(Excerpt)

Incarnadine is an etymological cousin of the adjective "incarnate," meaning “having bodily form.” In this sense it literally means flesh-colored, but Shakespeare used it to mean blood-red in Macbeth, and nowadays it’s usually used to refer to a rich crimson or dark-red color.

10. Labrador

A square of light gray-blue
Rebecca O'Connell

Not, as you might think, the color of a Labrador dog, labrador is actually a shade of blue that takes its name from the mineral labradorite, a blueish form of feldspar.

11. Lusty Gallant

A pale peach-pink rose
iStock.com/Tippapatt

Lusty gallant was originally the name of a dance popular in Tudor England, but somehow, in the late 1500s its name became attached to a pale shade of red, similar to coral pink. Quite how or why this happened is unclear, but according to the Elizabethan writer William Harrison, dressmakers at the time had a habit of giving increasingly bizarre names to the colors of their clothes in the hope of making them more appealing to buyers. In his Description of England, written in 1577, Harrison lists the names of several “hues devised to please fantastical heads,” including “gooseturd green, pease-porridge tawny, popinjay blue, lusty-gallant, [and] the-devil-in-the-head.”

(End Excerpt)

Things to do –
• a. List every color name that William Harrison gives in the quotation from his Description of England in the excerpt on unusual color names.
• b. Answer these questions from the excerpt on unusual color names.
(i) Which mineral gives the color labrador its name?
(ii) In what year did Harrison write his Description of England?
(iii) In which play did Shakespeare use incarnadine to mean blood-red?
• c. Carry on the excerpt about unusual color names, starting after its last sentence.
The material after this point is not needed.

(Provided material)

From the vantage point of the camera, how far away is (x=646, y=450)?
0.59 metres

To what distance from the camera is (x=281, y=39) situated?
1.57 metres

(End Provided material)

Results by task –
• a.
gooseturd green
pease-porridge tawny
popinjay blue
lusty-gallant
the-devil-in-the-head

• b.
(i) Labradorite.
(ii) 1577.
(iii) Macbeth.

• c.
12. Nattier

Jean-Marc Nattier, The Comtesse de Tillières
Jean-Marc Nattier, The Comtesse de Tillières
Wikimedia Commons // Public Domain

Jean-Marc Nattier (1685-1766) was a French Rococo artist known for a series of portraits of women from the court of Louis XV of France depicted as characters from Greek mythology. Despite achieving enormous popularity during his lifetime—his contemporaries thought his work so exquisite that they even accused him of painting with makeup rather than paint—Nattier is relatively little-known today, but he lives on in the name of a deep shade of slate-blue that he used in a number of his paintings, most notably a portrait of The Comtesse de Tillières (1750), nicknamed “The Lady in Blue.”

13. Pervenche

A square of blue
Rebecca O'Connell

Pervenche is the French word for periwinkle, which came to be used in English in the 19th century as another name for the rich purplish-blue color of periwinkle flowers.

14. Puke

Brown woolen socks
iStock.com/Coprid

Fortunately, when William Shakespeare wrote of a "puke-stocking" in Henry IV: Part 1, he didn’t mean anything having to do with vomit. In 16th century England, puke was the name of a high quality woolen fabric, which was typically a dull, dark brown color.

15. Sang-De-Boeuf

A square of oxblood
Rebecca O'Connell

Unsurprisingly sang-de-boeuf, or “oxblood,” is the name of a rich shade of red that was originally a blood-colored pottery glaze made with copper. Although the name sang-de-boeuf dates back no further than the late 19th century, the technique used to manufacture oxblood glazes was first developed possibly as far back as the 1200s in China.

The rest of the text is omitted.